Questi requisiti funzionali assicurano che i professionisti sanitari possano gestire efficacemente le informazioni dei pazienti, offrendo al contempo agli utenti un’esperienza semplice e intuitiva.

3. Requisiti funzionali di un sistema di Customer Relationship Management (CRM)

Un sistema CRM si basa sui requisiti funzionali per monitorare i lead, gestire le relazioni con i clienti e semplificare le attività di vendita. Alcuni esempi comuni:

  • Monitoraggio dei lead: il CRM deve consentire agli utenti di creare e monitorare i lead nelle diverse fasi del processo di vendita.
  • Gestione dei contatti: gli utenti devono poter archiviare, aggiornare e recuperare le informazioni di contatto di clienti e potenziali clienti.
  • Assegnazione delle attività e follow-up: i membri del team commerciale devono poter assegnare attività, impostare promemoria e seguire le opportunità di vendita.
  • Reportistica sulle vendite: il sistema deve generare report personalizzabili per analizzare le metriche delle prestazioni di vendita.

Questi requisiti aiutano i team di vendita e assistenza clienti a creare e mantenere relazioni efficaci con i clienti, migliorando il coinvolgimento e i risultati commerciali.

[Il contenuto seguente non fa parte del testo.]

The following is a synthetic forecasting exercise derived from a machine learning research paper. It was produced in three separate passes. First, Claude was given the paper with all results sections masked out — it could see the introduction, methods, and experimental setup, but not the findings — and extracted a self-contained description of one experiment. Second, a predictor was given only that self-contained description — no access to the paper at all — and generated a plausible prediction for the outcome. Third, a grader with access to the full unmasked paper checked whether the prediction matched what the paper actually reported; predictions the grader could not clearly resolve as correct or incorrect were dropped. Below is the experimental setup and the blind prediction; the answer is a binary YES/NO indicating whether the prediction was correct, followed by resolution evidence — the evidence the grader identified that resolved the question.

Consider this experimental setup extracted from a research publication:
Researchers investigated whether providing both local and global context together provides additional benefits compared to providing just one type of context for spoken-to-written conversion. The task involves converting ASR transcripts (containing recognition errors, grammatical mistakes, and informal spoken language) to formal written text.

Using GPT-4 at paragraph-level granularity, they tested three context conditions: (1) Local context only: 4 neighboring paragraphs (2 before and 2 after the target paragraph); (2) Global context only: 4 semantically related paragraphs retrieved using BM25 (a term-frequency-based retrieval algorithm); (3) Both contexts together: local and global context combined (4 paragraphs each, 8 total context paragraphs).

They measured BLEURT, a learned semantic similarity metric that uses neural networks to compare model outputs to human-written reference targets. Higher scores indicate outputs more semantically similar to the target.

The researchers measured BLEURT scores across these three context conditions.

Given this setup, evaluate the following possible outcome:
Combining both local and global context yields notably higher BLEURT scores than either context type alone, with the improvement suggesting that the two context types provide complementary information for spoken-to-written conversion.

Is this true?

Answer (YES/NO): NO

Come scrivere requisiti funzionali chiari ed efficaci?

Scrivere requisiti funzionali chiari ed efficaci è fondamentale per garantire il successo dello sviluppo software, poiché fungono da guida per sviluppatori, tester e stakeholder. Di seguito sono riportate alcune linee guida essenziali per scrivere requisiti funzionali specifici, attuabili e privi di ambiguità.

1. Utilizzare un linguaggio chiaro e semplice

Evitare il gergo tecnico e un linguaggio eccessivamente complesso. Scrivere i requisiti funzionali in termini semplici, facilmente comprensibili da tutti gli stakeholder, indipendentemente dalle loro competenze tecniche.

  • Esempio: invece di scrivere “Implementare un meccanismo di autenticazione dell’utente”, scrivere: “Il sistema deve richiedere agli utenti di inserire un nome utente e una password validi per effettuare l’accesso”.

2. Essere specifici e orientati all’azione

Ogni requisito deve descrivere una specifica azione che il sistema deve eseguire. Affermazioni vaghe possono generare interpretazioni errate e ostacolare lo sviluppo.

  • Esempio: evitare “Il sistema deve consentire agli utenti di gestire gli account”. Specificare invece: “Il sistema deve consentire agli utenti di creare, aggiornare ed eliminare gli account”.

3. Rendere i requisiti misurabili

I requisiti funzionali devono prevedere criteri chiari per verificare che siano stati soddisfatti. Includere condizioni o risultati misurabili, come limiti temporali, parametri dei dati o campi specifici.

  • Esempio: “Il sistema deve inviare un’e-mail di conferma entro 2 minuti dal completamento di un acquisto”.

4. Evitare l’ambiguità

Termini ambigui come “veloce”, “sicuro” o “facile da usare” possono essere interpretati in modi diversi, causando potenziali disallineamenti. Sostituirli con descrizioni precise e verificabili.

  • Esempio: invece di “Il sistema deve rispondere rapidamente”, utilizzare: “Il sistema deve caricare i risultati della ricerca entro 2 secondi dalla richiesta dell’utente”.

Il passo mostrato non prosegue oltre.